I heard what Mother had said, but I was still scared.
“Let’s hurry home,” Mother said. “Thank you, Mrs. Park for taking care of him.”
I followed behind Mother home with my head bowed and my shoulders feeling stiff. I was scared to see Father’s face.
Back home Mother said, “Hi-Dong, Father is in his office. Go and say, I am very sorry. I will not do such a thing again.”
I tried to take my first step up the stairway, but I couldn’t. I was too scared to move.
“Let’s go together,” Mother said.
“Thank you, Mother,” I said following behind her.
We went to upstairs, and Mother knocked and opened his office door. Father was at his desk writing.
“Hi-Dong is here to say something to you,” Mother said standing by the door.
Father turned around. On his desk lay the whip. Hi-Seung’s punishment. Now it’s my turn. I froze.
“Hi-Dong,” Father said, “come over.”
Feeling stiff as an icicle, I walked over to him. A step at a time. I could hear Hi-Seung’s voice pleading with Father. Will I sound as desperate as my brother?
He stared at me without a smile. He looked at the whip. He stared at me again. Then he picked up the whip. Oh, oh, Father’s going to whip me. Should I run away? No. He is faster than I am. He will catch me and whip me harder. Just take a deep breath as Hi-Seung told me to do when I was scared. I took a deep breath with my head bowed – waiting his whip to strike my calves at any moment. Seconds passed. But I felt no jolt on my calves. A few more seconds passed. Still no jolt. I slowly lifted my head to see Father. He stared at me, but he didn’t look angry. I could see a hint of smile on his face. I put my head back down – still feeling scared.

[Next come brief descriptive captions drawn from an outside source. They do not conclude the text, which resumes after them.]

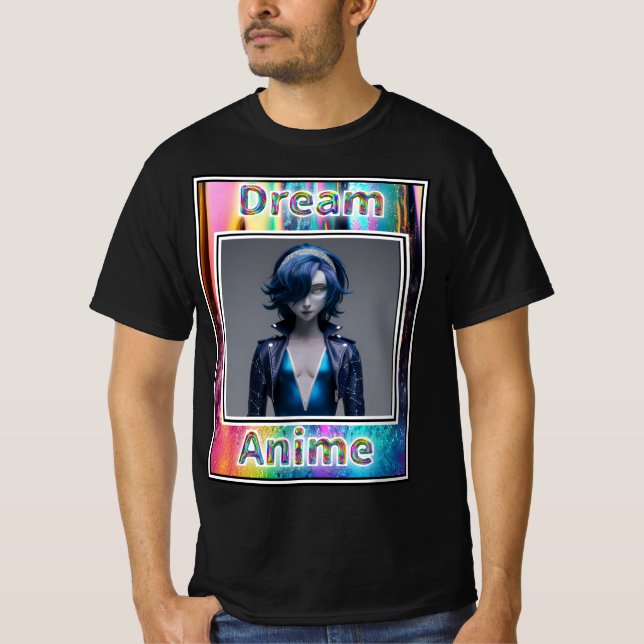 Cona Lation Dream Anime T - Shirt (Vorderseite)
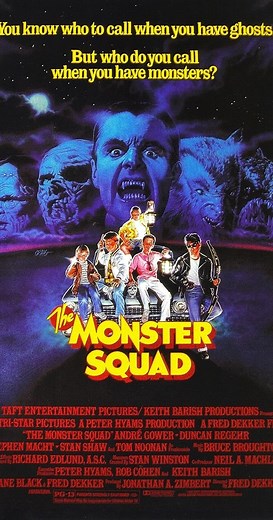 The Monster Squad (1987) ⭐ 6.9 | Action, Comedy, Fantasy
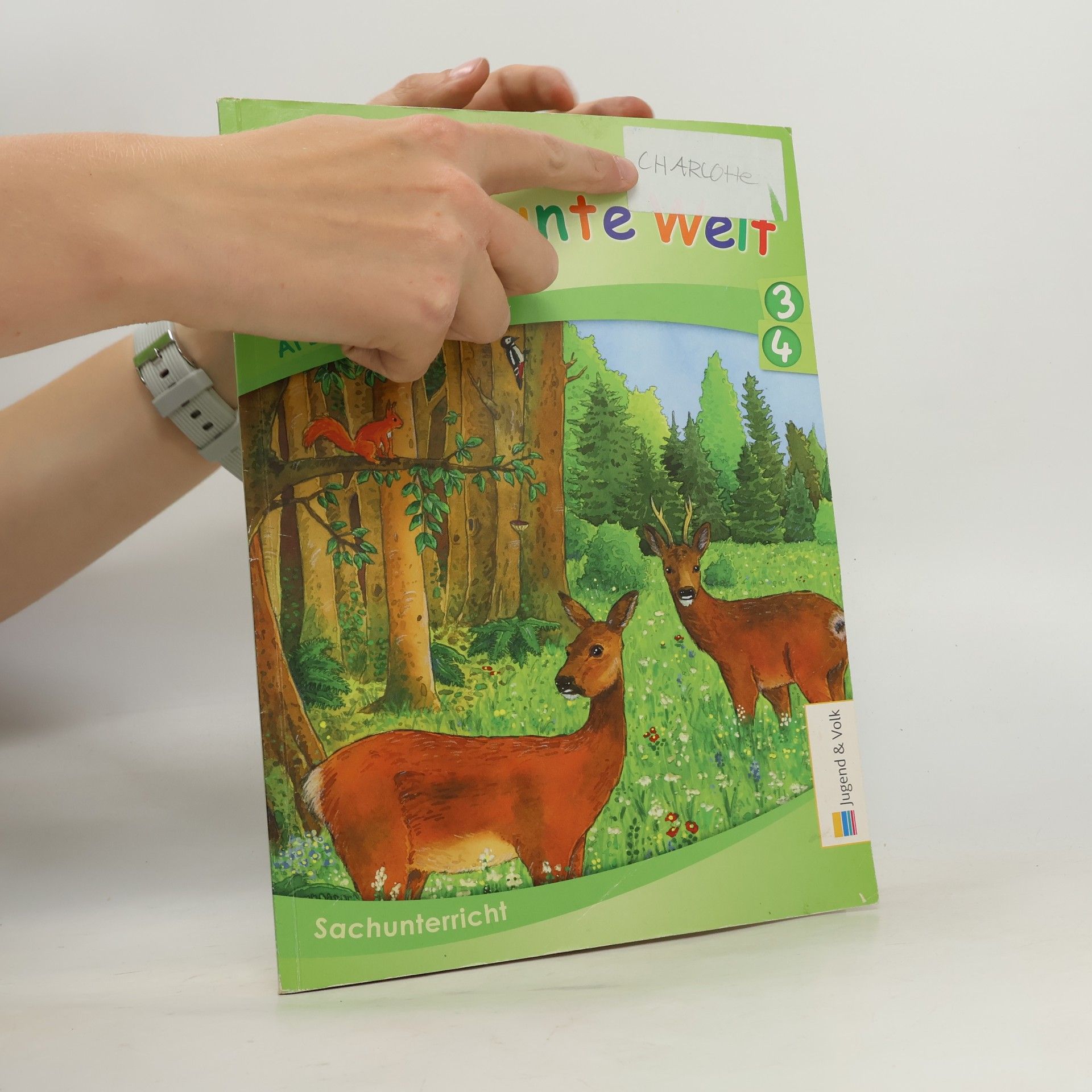 Katalin Darthé Meine bunte Welt Arbeitsbuch - Teil 1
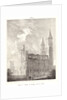 Ruines de l'Abbaye de Jumiège, 19th century by Louis Jacques Mandé Daguerre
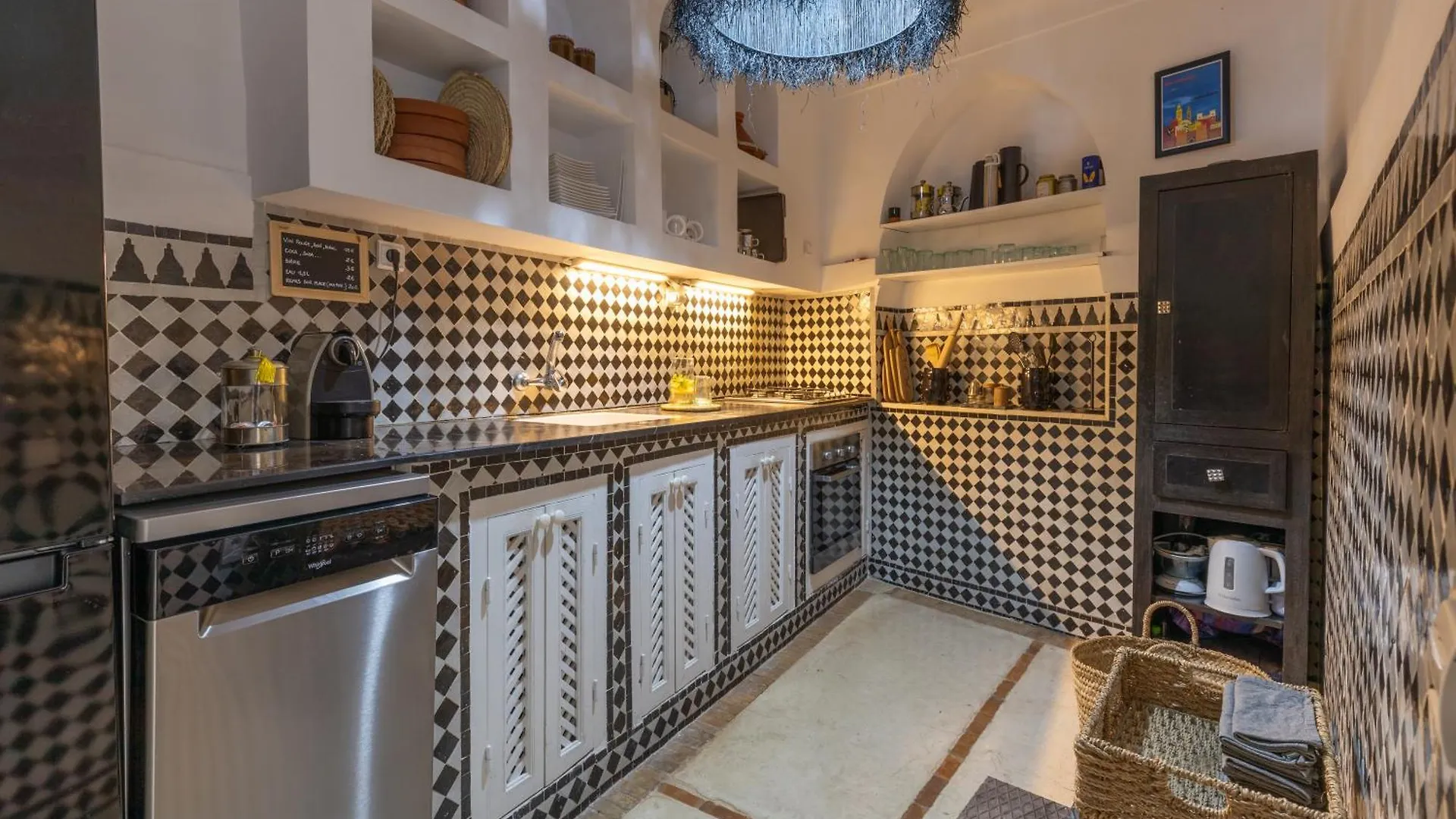 Dar Belhaj Villa Marrákes Nyaraló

“Next time,” he said, “when you want to know how things work, ask your mother or me.”
Isn’t Father not going to whip me? I felt my shoulders relax.
“Yes, yes,” I said. “I will. I’m very, very sorry.”
I bowed my head low as close to the floor as I could so that Father would know I was really sorry. But I knew that Father was a no-nonsense person. Wrong was wrong, and right was right. When my brothers did something wrong, they always got whipped. Now it was my turn. I closed my eyes and waited for the first blow.
“You can go,” Father said.
“What?” I gasped opening my eyes in disbelief.
“You may go,” he said.
I saw a smile on his face.
“Thank you. Thank you.” I said running toward the door.
I couldn’t believe my good fortune. I rubbed my backside and rushed past Mother out of his office.